[TASK OBJECTIVE]
Copy out all of the data below word for word, but leave out the pictures.
** begin **
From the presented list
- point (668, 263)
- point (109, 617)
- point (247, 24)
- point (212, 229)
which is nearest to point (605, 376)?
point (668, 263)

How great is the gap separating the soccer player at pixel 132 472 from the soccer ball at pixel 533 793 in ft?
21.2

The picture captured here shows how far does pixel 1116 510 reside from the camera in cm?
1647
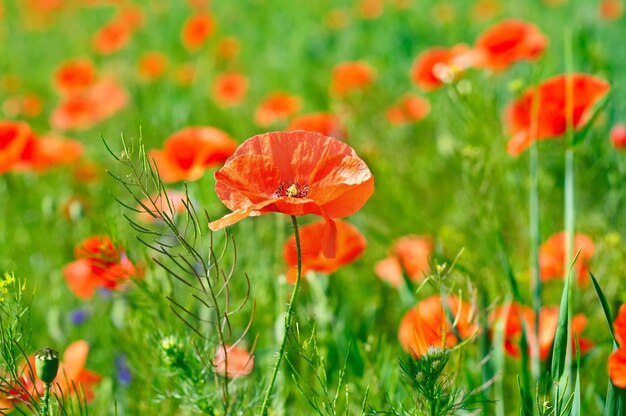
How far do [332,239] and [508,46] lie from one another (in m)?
1.35

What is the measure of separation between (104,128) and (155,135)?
3.70 feet

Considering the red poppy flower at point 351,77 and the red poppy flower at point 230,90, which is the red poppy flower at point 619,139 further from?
the red poppy flower at point 230,90

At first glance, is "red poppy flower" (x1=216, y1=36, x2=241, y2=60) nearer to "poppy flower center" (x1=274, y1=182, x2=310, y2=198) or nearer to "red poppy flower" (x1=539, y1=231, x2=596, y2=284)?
"red poppy flower" (x1=539, y1=231, x2=596, y2=284)

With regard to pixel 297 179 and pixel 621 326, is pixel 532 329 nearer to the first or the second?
pixel 621 326

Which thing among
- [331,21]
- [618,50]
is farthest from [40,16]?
[618,50]

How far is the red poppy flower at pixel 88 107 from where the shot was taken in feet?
8.71

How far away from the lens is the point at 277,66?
156 inches

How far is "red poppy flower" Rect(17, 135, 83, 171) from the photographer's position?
5.91ft

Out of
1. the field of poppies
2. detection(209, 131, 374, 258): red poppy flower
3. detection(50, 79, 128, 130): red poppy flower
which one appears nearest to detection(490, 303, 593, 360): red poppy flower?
the field of poppies

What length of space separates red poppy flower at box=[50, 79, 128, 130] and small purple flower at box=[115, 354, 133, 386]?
130cm

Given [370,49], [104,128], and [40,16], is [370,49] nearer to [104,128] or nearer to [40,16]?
[104,128]

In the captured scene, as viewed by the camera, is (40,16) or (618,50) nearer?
(618,50)

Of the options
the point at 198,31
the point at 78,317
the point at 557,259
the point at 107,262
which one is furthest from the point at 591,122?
the point at 198,31

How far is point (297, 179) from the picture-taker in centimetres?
81
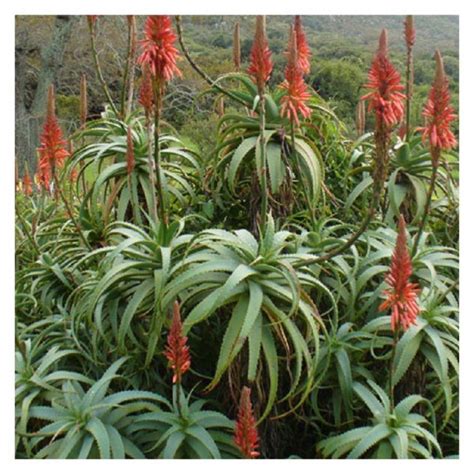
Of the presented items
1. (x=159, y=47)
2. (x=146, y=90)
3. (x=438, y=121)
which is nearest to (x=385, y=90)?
(x=438, y=121)

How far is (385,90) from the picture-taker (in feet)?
4.37

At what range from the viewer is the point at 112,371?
1.63 meters

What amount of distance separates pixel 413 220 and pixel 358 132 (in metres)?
0.72

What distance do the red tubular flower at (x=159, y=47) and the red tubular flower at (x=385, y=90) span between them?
478 mm

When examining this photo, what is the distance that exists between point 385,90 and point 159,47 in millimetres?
534

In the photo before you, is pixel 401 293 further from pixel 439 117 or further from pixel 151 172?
pixel 151 172

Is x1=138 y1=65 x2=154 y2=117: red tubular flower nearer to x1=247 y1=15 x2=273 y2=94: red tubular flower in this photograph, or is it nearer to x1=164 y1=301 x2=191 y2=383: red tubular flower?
x1=247 y1=15 x2=273 y2=94: red tubular flower

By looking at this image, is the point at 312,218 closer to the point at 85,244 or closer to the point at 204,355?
the point at 204,355

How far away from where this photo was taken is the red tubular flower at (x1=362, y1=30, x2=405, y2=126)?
1.32 m

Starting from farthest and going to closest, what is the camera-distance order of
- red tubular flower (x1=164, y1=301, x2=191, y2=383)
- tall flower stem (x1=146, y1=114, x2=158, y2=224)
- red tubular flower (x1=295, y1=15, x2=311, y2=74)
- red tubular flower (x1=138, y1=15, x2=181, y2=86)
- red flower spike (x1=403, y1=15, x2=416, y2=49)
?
red flower spike (x1=403, y1=15, x2=416, y2=49) → red tubular flower (x1=295, y1=15, x2=311, y2=74) → tall flower stem (x1=146, y1=114, x2=158, y2=224) → red tubular flower (x1=138, y1=15, x2=181, y2=86) → red tubular flower (x1=164, y1=301, x2=191, y2=383)

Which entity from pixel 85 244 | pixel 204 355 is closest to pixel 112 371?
pixel 204 355

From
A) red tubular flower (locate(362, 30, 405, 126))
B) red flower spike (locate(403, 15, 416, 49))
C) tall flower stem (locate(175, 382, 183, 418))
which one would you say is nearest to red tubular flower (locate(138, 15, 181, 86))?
red tubular flower (locate(362, 30, 405, 126))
** end **
[RESPONSE TO THE EXERCISE]
From the presented list
- point (668, 263)
- point (109, 617)
- point (247, 24)
- point (212, 229)
which is nearest to point (605, 376)?
point (668, 263)

How great is the gap separating the soccer player at pixel 132 472 from the soccer ball at pixel 533 793 in ft?
21.2

The picture captured here shows how far does pixel 1116 510 reside from the camera in cm?
1647
How far do [332,239] and [508,46] lie from one another (in m)?
1.35

What is the measure of separation between (104,128) and (155,135)?
3.70 feet

Considering the red poppy flower at point 351,77 and the red poppy flower at point 230,90, which is the red poppy flower at point 619,139 further from?
the red poppy flower at point 230,90

At first glance, is "red poppy flower" (x1=216, y1=36, x2=241, y2=60) nearer to "poppy flower center" (x1=274, y1=182, x2=310, y2=198) or nearer to "red poppy flower" (x1=539, y1=231, x2=596, y2=284)?
"red poppy flower" (x1=539, y1=231, x2=596, y2=284)

With regard to pixel 297 179 and pixel 621 326, is pixel 532 329 nearer to the first or the second?
pixel 621 326

Which thing among
- [331,21]
- [618,50]
is farthest from [40,16]?
[618,50]

How far is the red poppy flower at pixel 88 107 from where the shot was taken in feet?
8.71

How far away from the lens is the point at 277,66?
156 inches

How far is "red poppy flower" Rect(17, 135, 83, 171) from the photographer's position?
5.91ft

Out of
1. the field of poppies
2. detection(209, 131, 374, 258): red poppy flower
3. detection(50, 79, 128, 130): red poppy flower
which one appears nearest to detection(490, 303, 593, 360): red poppy flower?
the field of poppies

What length of space separates red poppy flower at box=[50, 79, 128, 130] and small purple flower at box=[115, 354, 133, 386]?
130cm

Given [370,49], [104,128], and [40,16], is [370,49] nearer to [104,128] or nearer to [40,16]?
[104,128]

In the captured scene, as viewed by the camera, is (40,16) or (618,50) nearer?
(618,50)

Of the options
the point at 198,31
the point at 78,317
the point at 557,259
the point at 107,262
which one is furthest from the point at 591,122?
the point at 198,31

How far is point (297, 179) from the picture-taker in centimetres?
81
Of the presented items
1. (x=159, y=47)
2. (x=146, y=90)
3. (x=438, y=121)
which is nearest to (x=385, y=90)?
(x=438, y=121)

How far is (385,90) from the picture-taker (in feet)?
4.37

At what range from the viewer is the point at 112,371?
1.63 meters

What amount of distance separates pixel 413 220 and pixel 358 132 (in metres)?
0.72

What distance do the red tubular flower at (x=159, y=47) and the red tubular flower at (x=385, y=90) span between them?
478 mm

When examining this photo, what is the distance that exists between point 385,90 and point 159,47 in millimetres?
534

In the photo before you, is pixel 401 293 further from pixel 439 117 or further from pixel 151 172?
pixel 151 172

Is x1=138 y1=65 x2=154 y2=117: red tubular flower nearer to x1=247 y1=15 x2=273 y2=94: red tubular flower in this photograph, or is it nearer to x1=164 y1=301 x2=191 y2=383: red tubular flower?
x1=247 y1=15 x2=273 y2=94: red tubular flower

By looking at this image, is the point at 312,218 closer to the point at 85,244 or closer to the point at 204,355?
the point at 204,355

How far away from where this photo was taken is the red tubular flower at (x1=362, y1=30, x2=405, y2=126)?
1.32 m

Starting from farthest and going to closest, what is the camera-distance order of
- red tubular flower (x1=164, y1=301, x2=191, y2=383)
- tall flower stem (x1=146, y1=114, x2=158, y2=224)
- red tubular flower (x1=295, y1=15, x2=311, y2=74)
- red tubular flower (x1=138, y1=15, x2=181, y2=86)
- red flower spike (x1=403, y1=15, x2=416, y2=49)
?
red flower spike (x1=403, y1=15, x2=416, y2=49) → red tubular flower (x1=295, y1=15, x2=311, y2=74) → tall flower stem (x1=146, y1=114, x2=158, y2=224) → red tubular flower (x1=138, y1=15, x2=181, y2=86) → red tubular flower (x1=164, y1=301, x2=191, y2=383)

Which entity from pixel 85 244 | pixel 204 355 is closest to pixel 112 371?
pixel 204 355

From
A) red tubular flower (locate(362, 30, 405, 126))
B) red flower spike (locate(403, 15, 416, 49))
C) tall flower stem (locate(175, 382, 183, 418))
which one would you say is nearest to red tubular flower (locate(138, 15, 181, 86))?
red tubular flower (locate(362, 30, 405, 126))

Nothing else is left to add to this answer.